The legal boundary is simply a line on a plan or a description of the area which divides one property from another. The physical boundary is any structure or barrier which separates one property from another, such as a fence, wall, or hedge.


How are boundaries created?

Boundaries can be created when subdividing land or when two property owners agree on a common boundary. Boundaries divide the land and establish ownership.


What is a land survey?

A land survey is performed in order to locate, describe, and map the boundaries and corners of a parcel of land.


What kind of survey do I need?

The kind of survey you need depends on what you are doing on your property. View our services for ideas on how to use our surveys for your project. Also, speak to our professional land surveying and mapping team by giving us a call at (719) 318-0377.

Why do I need a survey?

Here are a few reasons why you may need a survey:

  • If you are building a fence, building, or other structure

  • When buying or selling land

  • When the description of your property is not clear

  • When the location of your property corners is unclear

  • To subdivide land

  • When purchasing title insurance

  • To settle a boundary dispute between neighbors

  • To determine if there are any encroachments


When should a survey be performed?

Here are some instances when a survey should be performed:

  • For improvements to a parcel of land

  • To know the location of monuments and the boundary

  • To help settle a potential dispute between neighbors

  • To determine if existing improvements are on your parcel

  • To verify the improvements on your parcel conform to regulations


Who can perform a land survey?

Only a registered professional land surveyor like our team at Apex Land Surveying and Mapping LLC can legally perform a land survey.


What defines a professional land surveyor?

Per Colorado revised statutes, a 'Professional Land Surveyor' is an individual who practices professional land surveying and is registered with the board after demonstrating competency to practice. Similar to an architect and engineer, a series of licensing examinations and years of experience and mentorship is the pathway to licensure.

(Collected data)

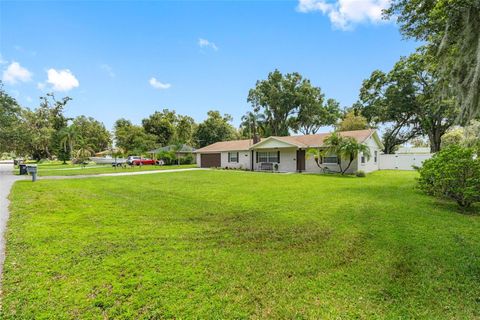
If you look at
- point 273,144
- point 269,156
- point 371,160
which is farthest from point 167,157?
point 371,160

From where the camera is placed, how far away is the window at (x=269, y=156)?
2341 centimetres

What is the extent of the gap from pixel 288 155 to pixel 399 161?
36.1ft

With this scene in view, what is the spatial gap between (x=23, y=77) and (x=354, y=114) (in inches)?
1483

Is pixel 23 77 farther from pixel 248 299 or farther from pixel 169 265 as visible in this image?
pixel 248 299

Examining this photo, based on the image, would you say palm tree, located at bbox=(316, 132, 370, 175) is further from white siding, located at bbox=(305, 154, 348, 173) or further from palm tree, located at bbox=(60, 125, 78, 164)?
palm tree, located at bbox=(60, 125, 78, 164)

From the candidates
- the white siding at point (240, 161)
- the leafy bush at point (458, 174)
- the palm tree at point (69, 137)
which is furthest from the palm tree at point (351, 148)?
the palm tree at point (69, 137)

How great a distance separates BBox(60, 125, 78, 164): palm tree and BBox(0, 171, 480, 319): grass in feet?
138

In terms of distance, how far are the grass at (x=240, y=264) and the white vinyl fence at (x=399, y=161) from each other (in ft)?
59.6

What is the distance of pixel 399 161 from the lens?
23406 millimetres

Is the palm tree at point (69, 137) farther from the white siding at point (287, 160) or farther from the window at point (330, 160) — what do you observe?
the window at point (330, 160)

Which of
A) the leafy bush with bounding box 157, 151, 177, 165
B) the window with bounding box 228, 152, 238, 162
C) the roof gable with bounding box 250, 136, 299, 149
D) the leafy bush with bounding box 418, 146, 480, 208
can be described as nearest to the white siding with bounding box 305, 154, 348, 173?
the roof gable with bounding box 250, 136, 299, 149

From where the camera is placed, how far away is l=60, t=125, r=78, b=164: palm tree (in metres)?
41.5

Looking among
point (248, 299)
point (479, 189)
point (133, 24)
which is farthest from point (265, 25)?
point (248, 299)

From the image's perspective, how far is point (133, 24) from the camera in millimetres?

Task instructions –
A. Answer from the land surveying FAQ:
(i) What three examples of a physical boundary does it name?
(ii) Who can legally perform a land survey?
(iii) Under Colorado revised statutes, with whom is a Professional Land Surveyor registered, and after demonstrating what?
B. Reproduce the land surveying FAQ word for word, beginning at the words "The kind of" and stopping after "need a survey?".
Work only from the land surveying FAQ.

Answers to each task –
A.
(i) A fence, a wall, and a hedge.
(ii) Only a registered professional land surveyor.
(iii) With the board, after demonstrating competency to practice.

B.
The kind of survey you need depends on what you are doing on your property. View our services for ideas on how to use our surveys for your project. Also, speak to our professional land surveying and mapping team by giving us a call at (719) 318-0377.

Why do I need a survey?